A Lei Complementar 123 dá o pano de fundo. O § 1º-A do art. 16 diz que optar pelo Simples implica aceitar um sistema de comunicação eletrônica destinado, entre outras coisas, a "cientificar o sujeito passivo de quaisquer tipos de atos administrativos, incluídos os relativos ao indeferimento de opção". O § 1º-C manda consultar a comunicação disponibilizada em até 45 dias — ou em prazo maior que o Comitê Gestor venha a estipular —, sob pena de ela ser considerada realizada automaticamente no fim do prazo. E o § 1º-D permite que, enquanto a regulamentação desse sistema não sair, cada ente federativo use sistema próprio.
Quem abre empresa e não olha caixa nenhuma dessas por dois meses pode receber a ciência sem nunca ter lido a mensagem.
O que fazer na abertura da próxima empresa
Nada disso exige advogado. Exige três datas anotadas e uma conferência.
Anote as três datas no cadastro da empresa: a data de abertura constante do CNPJ, a data de deferimento da inscrição municipal e, quando houver, a da estadual. A primeira governa os 180 dias e o efeito retroativo. A última das outras duas dispara os 30 dias.
Confira o deferimento antes da primeira nota. O regime tributário decide o documento fiscal e a forma de apuração. Emitir a primeira venda achando que a empresa está no Simples e descobrir depois que a opção foi indeferida por uma pendência cadastral custa retrabalho no fechamento — e Receita bruta no Simples Nacional mostra como uma definição errada na largada contamina a apuração inteira.
Não conclua que "saiu junto com o CNPJ". Enquanto o art. 144-B estiver de pé, o pedido é um ato separado, feito no Portal do Simples Nacional.
Faça uma pergunta ao fornecedor do seu sistema: ele guarda a data de deferimento das inscrições e o regime tributário vigente por período, ou só o regime de hoje?
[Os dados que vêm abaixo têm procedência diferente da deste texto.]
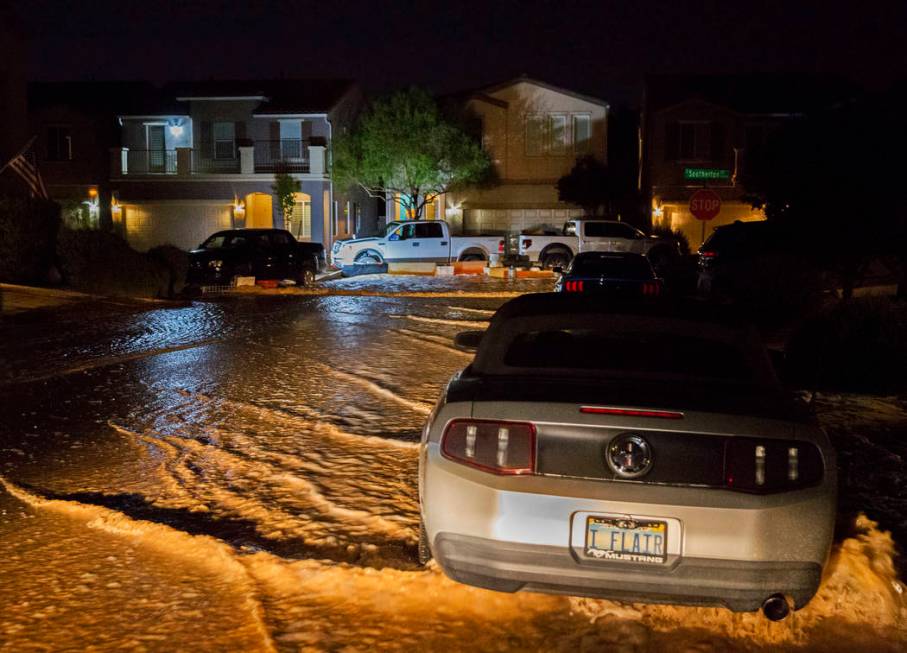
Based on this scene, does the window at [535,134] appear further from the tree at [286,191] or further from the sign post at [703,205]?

A porta nova existe no papel. A que abre é a antiga.
A opção pelo Simples Nacional na abertura da empresa vai mudar quando o Módulo da Administração Tributária entrar no ar no Portal Redesim. Até lá, vale a redação de 2018, restaurada por um artigo de transição que já dura 310 dias: pedido no Portal do Simples Nacional, 30 dias contados do último deferimento de inscrição, efeitos desde a data de abertura do CNPJ e um teto de 180 dias.